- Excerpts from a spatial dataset
+-------+
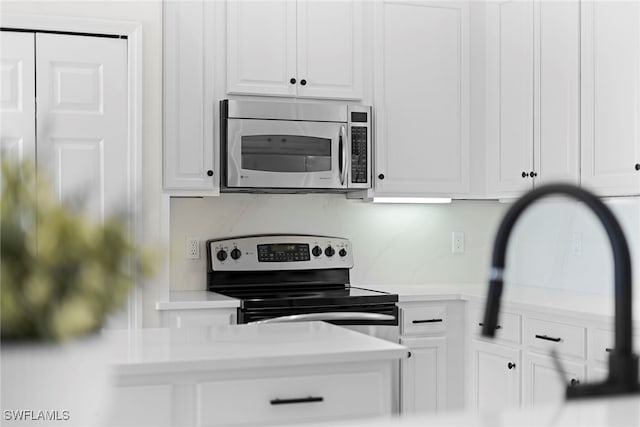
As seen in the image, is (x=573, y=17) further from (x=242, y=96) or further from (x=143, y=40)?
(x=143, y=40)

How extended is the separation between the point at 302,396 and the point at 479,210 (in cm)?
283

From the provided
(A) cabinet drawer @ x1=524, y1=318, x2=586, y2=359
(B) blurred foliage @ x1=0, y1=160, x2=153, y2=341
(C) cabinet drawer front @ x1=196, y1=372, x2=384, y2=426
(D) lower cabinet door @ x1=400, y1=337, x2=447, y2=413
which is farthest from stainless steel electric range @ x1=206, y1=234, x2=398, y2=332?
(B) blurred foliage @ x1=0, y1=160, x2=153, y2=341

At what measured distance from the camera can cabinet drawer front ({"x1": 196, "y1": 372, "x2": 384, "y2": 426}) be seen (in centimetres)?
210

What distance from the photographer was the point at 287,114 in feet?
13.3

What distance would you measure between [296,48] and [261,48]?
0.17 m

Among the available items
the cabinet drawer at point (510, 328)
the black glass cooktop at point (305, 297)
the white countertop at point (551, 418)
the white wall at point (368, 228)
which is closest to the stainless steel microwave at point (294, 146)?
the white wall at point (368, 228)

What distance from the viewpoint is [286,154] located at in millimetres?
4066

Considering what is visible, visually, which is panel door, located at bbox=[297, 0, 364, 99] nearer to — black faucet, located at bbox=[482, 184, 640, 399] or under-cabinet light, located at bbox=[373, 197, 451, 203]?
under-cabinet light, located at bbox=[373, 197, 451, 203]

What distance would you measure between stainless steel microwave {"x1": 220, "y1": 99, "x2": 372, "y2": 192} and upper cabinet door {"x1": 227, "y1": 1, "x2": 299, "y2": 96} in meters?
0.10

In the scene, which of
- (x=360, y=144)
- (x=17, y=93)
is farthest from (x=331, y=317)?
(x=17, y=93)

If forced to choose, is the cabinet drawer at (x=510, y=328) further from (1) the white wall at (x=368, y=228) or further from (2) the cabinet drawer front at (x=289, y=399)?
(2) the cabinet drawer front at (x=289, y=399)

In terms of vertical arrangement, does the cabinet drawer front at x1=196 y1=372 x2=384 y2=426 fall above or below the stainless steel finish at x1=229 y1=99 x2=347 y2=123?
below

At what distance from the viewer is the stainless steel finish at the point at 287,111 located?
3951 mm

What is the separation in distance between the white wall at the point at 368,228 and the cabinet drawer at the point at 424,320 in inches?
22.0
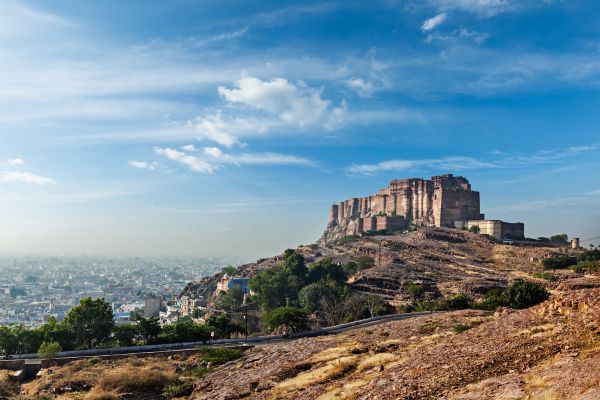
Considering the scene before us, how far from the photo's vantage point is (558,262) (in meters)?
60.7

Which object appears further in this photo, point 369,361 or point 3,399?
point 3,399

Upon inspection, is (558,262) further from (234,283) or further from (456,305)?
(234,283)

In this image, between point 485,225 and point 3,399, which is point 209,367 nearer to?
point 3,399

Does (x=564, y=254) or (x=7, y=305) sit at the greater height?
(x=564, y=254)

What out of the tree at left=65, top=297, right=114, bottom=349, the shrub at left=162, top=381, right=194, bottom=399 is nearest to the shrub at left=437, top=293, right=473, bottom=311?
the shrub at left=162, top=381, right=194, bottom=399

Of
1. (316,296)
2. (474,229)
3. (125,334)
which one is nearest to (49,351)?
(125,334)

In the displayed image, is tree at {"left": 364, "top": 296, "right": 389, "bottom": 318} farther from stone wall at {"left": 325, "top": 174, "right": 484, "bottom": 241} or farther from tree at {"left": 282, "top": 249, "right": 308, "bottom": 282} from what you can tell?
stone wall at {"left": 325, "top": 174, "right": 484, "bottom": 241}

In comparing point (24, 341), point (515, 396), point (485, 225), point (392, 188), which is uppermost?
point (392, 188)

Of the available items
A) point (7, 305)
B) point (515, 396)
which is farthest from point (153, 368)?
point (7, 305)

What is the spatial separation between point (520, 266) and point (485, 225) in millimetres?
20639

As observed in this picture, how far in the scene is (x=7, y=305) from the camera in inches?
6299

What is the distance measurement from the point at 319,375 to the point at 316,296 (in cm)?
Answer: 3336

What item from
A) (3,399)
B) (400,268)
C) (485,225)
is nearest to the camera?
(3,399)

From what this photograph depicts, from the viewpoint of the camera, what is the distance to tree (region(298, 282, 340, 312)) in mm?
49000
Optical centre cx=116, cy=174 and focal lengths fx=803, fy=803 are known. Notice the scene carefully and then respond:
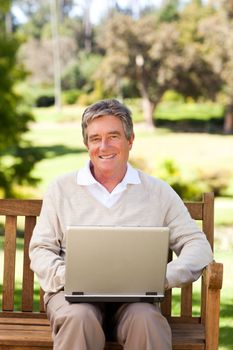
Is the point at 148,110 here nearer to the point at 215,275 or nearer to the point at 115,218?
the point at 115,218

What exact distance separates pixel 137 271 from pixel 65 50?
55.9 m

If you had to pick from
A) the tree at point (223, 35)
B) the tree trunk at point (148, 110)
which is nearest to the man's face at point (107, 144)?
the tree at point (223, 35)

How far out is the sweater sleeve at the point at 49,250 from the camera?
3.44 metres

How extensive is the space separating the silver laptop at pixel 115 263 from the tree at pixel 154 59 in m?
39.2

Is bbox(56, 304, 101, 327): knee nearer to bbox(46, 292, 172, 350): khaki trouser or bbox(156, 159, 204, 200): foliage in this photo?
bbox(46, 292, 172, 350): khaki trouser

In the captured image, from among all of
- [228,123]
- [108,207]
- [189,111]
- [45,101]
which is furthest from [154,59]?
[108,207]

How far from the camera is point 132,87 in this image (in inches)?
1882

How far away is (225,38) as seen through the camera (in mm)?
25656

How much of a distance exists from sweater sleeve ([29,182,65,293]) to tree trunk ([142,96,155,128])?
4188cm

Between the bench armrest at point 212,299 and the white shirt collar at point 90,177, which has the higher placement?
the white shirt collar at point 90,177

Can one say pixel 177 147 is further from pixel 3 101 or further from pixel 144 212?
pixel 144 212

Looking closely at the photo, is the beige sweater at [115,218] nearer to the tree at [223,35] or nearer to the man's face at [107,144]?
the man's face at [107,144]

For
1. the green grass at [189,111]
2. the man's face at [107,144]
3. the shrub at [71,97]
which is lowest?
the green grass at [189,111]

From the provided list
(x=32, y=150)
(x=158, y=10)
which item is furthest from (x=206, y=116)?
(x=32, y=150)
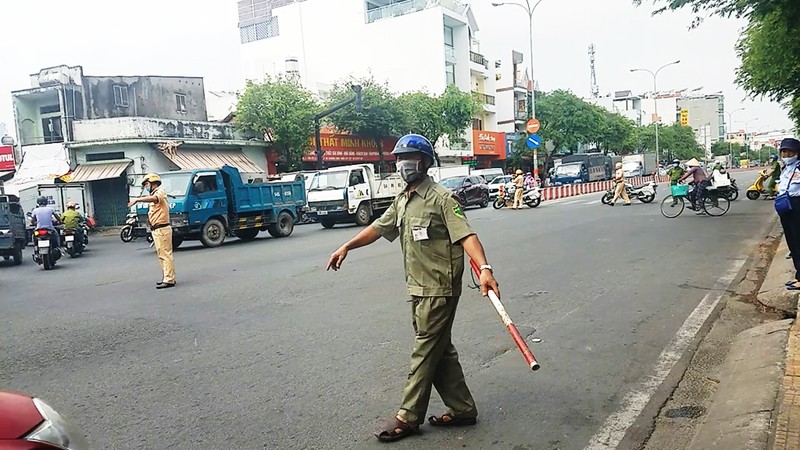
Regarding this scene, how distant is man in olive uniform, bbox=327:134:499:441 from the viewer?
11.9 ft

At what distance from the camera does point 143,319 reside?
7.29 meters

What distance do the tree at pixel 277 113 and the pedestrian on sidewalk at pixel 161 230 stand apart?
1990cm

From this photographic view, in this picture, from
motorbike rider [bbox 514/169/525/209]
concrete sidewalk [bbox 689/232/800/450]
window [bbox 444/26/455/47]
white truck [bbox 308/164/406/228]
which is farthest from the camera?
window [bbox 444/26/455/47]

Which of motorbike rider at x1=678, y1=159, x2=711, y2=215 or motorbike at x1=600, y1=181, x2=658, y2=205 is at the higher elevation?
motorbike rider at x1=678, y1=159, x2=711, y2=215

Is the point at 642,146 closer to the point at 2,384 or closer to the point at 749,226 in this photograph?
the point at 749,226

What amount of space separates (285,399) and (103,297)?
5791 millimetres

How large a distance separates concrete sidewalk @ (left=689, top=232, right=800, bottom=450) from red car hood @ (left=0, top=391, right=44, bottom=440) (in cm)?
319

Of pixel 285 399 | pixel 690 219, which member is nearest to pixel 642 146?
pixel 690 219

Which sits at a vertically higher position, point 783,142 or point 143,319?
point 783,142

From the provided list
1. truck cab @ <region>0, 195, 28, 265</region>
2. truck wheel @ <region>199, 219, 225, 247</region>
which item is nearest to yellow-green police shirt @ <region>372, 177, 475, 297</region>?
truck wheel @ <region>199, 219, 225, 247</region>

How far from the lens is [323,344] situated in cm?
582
+-------+
- YOUR TASK
Reproduce all of the rows above with "photographer" replaced by "camera operator" wherever it occurs and everything else unchanged, omitting the pictures from your answer.

- EXERCISE SOLUTION
As seen in the image, is (x=573, y=17) further from (x=242, y=96) or further from (x=143, y=40)?
(x=143, y=40)

How extended is the separation between the point at 302,396 and the point at 479,210 (in cm)?
283

From the provided
(A) cabinet drawer @ x1=524, y1=318, x2=586, y2=359
(B) blurred foliage @ x1=0, y1=160, x2=153, y2=341
(C) cabinet drawer front @ x1=196, y1=372, x2=384, y2=426
(D) lower cabinet door @ x1=400, y1=337, x2=447, y2=413
which is farthest from stainless steel electric range @ x1=206, y1=234, x2=398, y2=332?
(B) blurred foliage @ x1=0, y1=160, x2=153, y2=341

At what measured distance from the camera can cabinet drawer front ({"x1": 196, "y1": 372, "x2": 384, "y2": 426}) be seen (in centimetres)?
210

What distance from the camera operator was the point at 287,114 in feet?
13.3

What distance would you measure between [296,48] and [261,48]?
0.17 m

Among the available items
the cabinet drawer at point (510, 328)
the black glass cooktop at point (305, 297)
the white countertop at point (551, 418)
the white wall at point (368, 228)
which is closest to the stainless steel microwave at point (294, 146)?
the white wall at point (368, 228)

What distance from the viewpoint is [286,154] located at in millimetres?
4066

Considering what is visible, visually, which is panel door, located at bbox=[297, 0, 364, 99] nearer to — black faucet, located at bbox=[482, 184, 640, 399] or under-cabinet light, located at bbox=[373, 197, 451, 203]?
under-cabinet light, located at bbox=[373, 197, 451, 203]

What distance would you measure between stainless steel microwave {"x1": 220, "y1": 99, "x2": 372, "y2": 192} and upper cabinet door {"x1": 227, "y1": 1, "x2": 299, "y2": 96} in meters?
0.10

In the scene, which of
- (x=360, y=144)
- (x=17, y=93)
is farthest from (x=331, y=317)?
(x=17, y=93)

If forced to choose, is the cabinet drawer at (x=510, y=328) further from (1) the white wall at (x=368, y=228) or further from (2) the cabinet drawer front at (x=289, y=399)?
(2) the cabinet drawer front at (x=289, y=399)

In terms of vertical arrangement, does the cabinet drawer front at x1=196 y1=372 x2=384 y2=426 fall above or below the stainless steel finish at x1=229 y1=99 x2=347 y2=123?
below

At what distance from the viewer is the stainless steel finish at the point at 287,111 located?
3951 mm

What is the separation in distance between the white wall at the point at 368,228 and the cabinet drawer at the point at 424,320 in inches?
22.0
Considering the scene before us, how far from the photo's vantage point is (558,262) (in meters)?
60.7

Which object appears further in this photo, point 369,361 or point 3,399?
point 3,399

Upon inspection, is (558,262) further from (234,283) or further from (456,305)?
(234,283)

In this image, between point 485,225 and point 3,399, which is point 209,367 nearer to?
point 3,399

Does (x=564, y=254) or (x=7, y=305) sit at the greater height?
(x=564, y=254)

What out of the tree at left=65, top=297, right=114, bottom=349, the shrub at left=162, top=381, right=194, bottom=399 is nearest to the shrub at left=437, top=293, right=473, bottom=311?
the shrub at left=162, top=381, right=194, bottom=399

Of
1. (316,296)
2. (474,229)
3. (125,334)
which one is nearest to (49,351)?
(125,334)

In the displayed image, is tree at {"left": 364, "top": 296, "right": 389, "bottom": 318} farther from stone wall at {"left": 325, "top": 174, "right": 484, "bottom": 241} or farther from tree at {"left": 282, "top": 249, "right": 308, "bottom": 282} from what you can tell?
stone wall at {"left": 325, "top": 174, "right": 484, "bottom": 241}

In comparing point (24, 341), point (515, 396), point (485, 225), point (392, 188), which is uppermost?
point (392, 188)

Of the available items
A) point (7, 305)
B) point (515, 396)
which is farthest from point (153, 368)?
point (7, 305)

What is the spatial separation between point (520, 266) and point (485, 225) in millimetres?
20639

As observed in this picture, how far in the scene is (x=7, y=305) from the camera in inches?
6299

What is the distance measurement from the point at 319,375 to the point at 316,296 (in cm)?
Answer: 3336

What item from
A) (3,399)
B) (400,268)
C) (485,225)
is nearest to the camera?
(3,399)

From what this photograph depicts, from the viewpoint of the camera, what is the distance to tree (region(298, 282, 340, 312)) in mm?
49000
Optical centre cx=116, cy=174 and focal lengths fx=803, fy=803 are known. Notice the scene carefully and then respond:
Is the point at 148,110 here nearer to the point at 215,275 or nearer to the point at 115,218?
the point at 115,218

What exact distance separates pixel 137 271 from pixel 65 50?
55.9 m

If you had to pick from
A) the tree at point (223, 35)
B) the tree trunk at point (148, 110)
which is nearest to the man's face at point (107, 144)?
the tree at point (223, 35)

How far out is the sweater sleeve at the point at 49,250 from the camera?
3.44 metres

How extensive is the space separating the silver laptop at pixel 115 263 from the tree at pixel 154 59 in m?
39.2

Is bbox(56, 304, 101, 327): knee nearer to bbox(46, 292, 172, 350): khaki trouser or bbox(156, 159, 204, 200): foliage in this photo?
bbox(46, 292, 172, 350): khaki trouser

In the captured image, from among all of
- [228,123]
- [108,207]
- [189,111]
- [45,101]
which is furthest from [154,59]?
[108,207]

How far from the camera is point 132,87 in this image (in inches)?
1882

How far away is (225,38) as seen through the camera (in mm)?
25656

How much of a distance exists from sweater sleeve ([29,182,65,293]) to tree trunk ([142,96,155,128])?
4188cm

Between the bench armrest at point 212,299 and the white shirt collar at point 90,177, which has the higher placement?
the white shirt collar at point 90,177

Can one say pixel 177 147 is further from pixel 3 101 or further from pixel 144 212?
pixel 144 212

Looking closely at the photo, is the beige sweater at [115,218] nearer to the tree at [223,35] or nearer to the man's face at [107,144]?
the man's face at [107,144]

For
1. the green grass at [189,111]
2. the man's face at [107,144]
3. the shrub at [71,97]
which is lowest?
the green grass at [189,111]

From the provided list
(x=32, y=150)
(x=158, y=10)
which item is furthest from (x=206, y=116)?
(x=32, y=150)
Regarding this scene, how distant is man in olive uniform, bbox=327:134:499:441 from the viewer?
11.9 ft

At what distance from the camera does point 143,319 reside?
7.29 meters

What distance do the tree at pixel 277 113 and the pedestrian on sidewalk at pixel 161 230 stand apart?
1990cm

From this photographic view, in this picture, from
motorbike rider [bbox 514/169/525/209]
concrete sidewalk [bbox 689/232/800/450]
window [bbox 444/26/455/47]
white truck [bbox 308/164/406/228]
which is farthest from the camera?
window [bbox 444/26/455/47]

Which of motorbike rider at x1=678, y1=159, x2=711, y2=215 or motorbike at x1=600, y1=181, x2=658, y2=205 is at the higher elevation?
motorbike rider at x1=678, y1=159, x2=711, y2=215

Is the point at 642,146 closer to the point at 2,384 or closer to the point at 749,226 in this photograph?
the point at 749,226

What amount of space separates (285,399) and (103,297)?
5791 millimetres

How large a distance separates concrete sidewalk @ (left=689, top=232, right=800, bottom=450) from red car hood @ (left=0, top=391, right=44, bottom=440) (in cm)?
319

Of pixel 285 399 | pixel 690 219, which member is nearest to pixel 642 146?
pixel 690 219

Which sits at a vertically higher position, point 783,142 or point 143,319?
point 783,142

From the provided list
1. truck cab @ <region>0, 195, 28, 265</region>
2. truck wheel @ <region>199, 219, 225, 247</region>
which item is nearest to yellow-green police shirt @ <region>372, 177, 475, 297</region>?
truck wheel @ <region>199, 219, 225, 247</region>

How far from the lens is [323,344] situated in cm?
582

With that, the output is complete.